● **Exercise objective**
Copy the entries below word for word, starting at the line that contains "Is the white" and continuing through the end of the entries.

● **Material provided**
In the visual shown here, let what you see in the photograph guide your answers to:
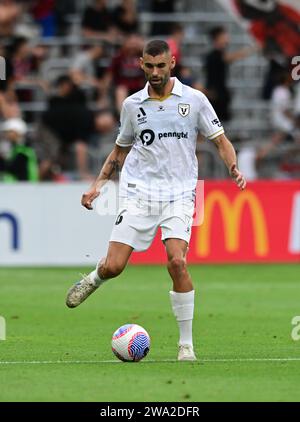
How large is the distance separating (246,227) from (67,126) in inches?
165

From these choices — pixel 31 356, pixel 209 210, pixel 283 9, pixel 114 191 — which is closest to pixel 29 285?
pixel 114 191

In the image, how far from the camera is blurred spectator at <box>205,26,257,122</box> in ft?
78.9

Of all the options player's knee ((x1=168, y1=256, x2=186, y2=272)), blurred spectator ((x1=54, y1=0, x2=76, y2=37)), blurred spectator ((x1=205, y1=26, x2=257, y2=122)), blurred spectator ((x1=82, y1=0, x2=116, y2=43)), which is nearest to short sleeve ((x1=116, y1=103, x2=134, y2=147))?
player's knee ((x1=168, y1=256, x2=186, y2=272))

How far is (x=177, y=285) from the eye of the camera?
10188 mm

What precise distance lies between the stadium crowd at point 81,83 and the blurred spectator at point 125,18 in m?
0.02

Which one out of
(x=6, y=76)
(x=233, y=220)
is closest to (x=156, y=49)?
(x=233, y=220)

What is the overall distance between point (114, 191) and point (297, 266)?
376 cm

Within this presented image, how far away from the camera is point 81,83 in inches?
936

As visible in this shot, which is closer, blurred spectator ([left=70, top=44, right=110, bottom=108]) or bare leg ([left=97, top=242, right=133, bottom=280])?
bare leg ([left=97, top=242, right=133, bottom=280])

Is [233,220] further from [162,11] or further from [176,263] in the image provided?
[176,263]

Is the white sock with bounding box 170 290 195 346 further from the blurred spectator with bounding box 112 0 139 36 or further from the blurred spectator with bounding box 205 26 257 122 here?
the blurred spectator with bounding box 112 0 139 36

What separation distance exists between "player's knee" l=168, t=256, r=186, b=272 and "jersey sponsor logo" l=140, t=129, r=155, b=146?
1063mm

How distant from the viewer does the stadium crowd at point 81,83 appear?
73.9 feet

● **Answer for the task**
Is the white sock with bounding box 170 290 195 346 further from the blurred spectator with bounding box 112 0 139 36 or further from the blurred spectator with bounding box 205 26 257 122 here?
the blurred spectator with bounding box 112 0 139 36

What separation distance exists between "player's knee" l=168, t=256, r=186, b=272 and "jersey sponsor logo" l=140, t=129, r=155, b=146?
1063mm

How distant from the viewer does the stadium crowd at point 81,83 appear?
73.9 feet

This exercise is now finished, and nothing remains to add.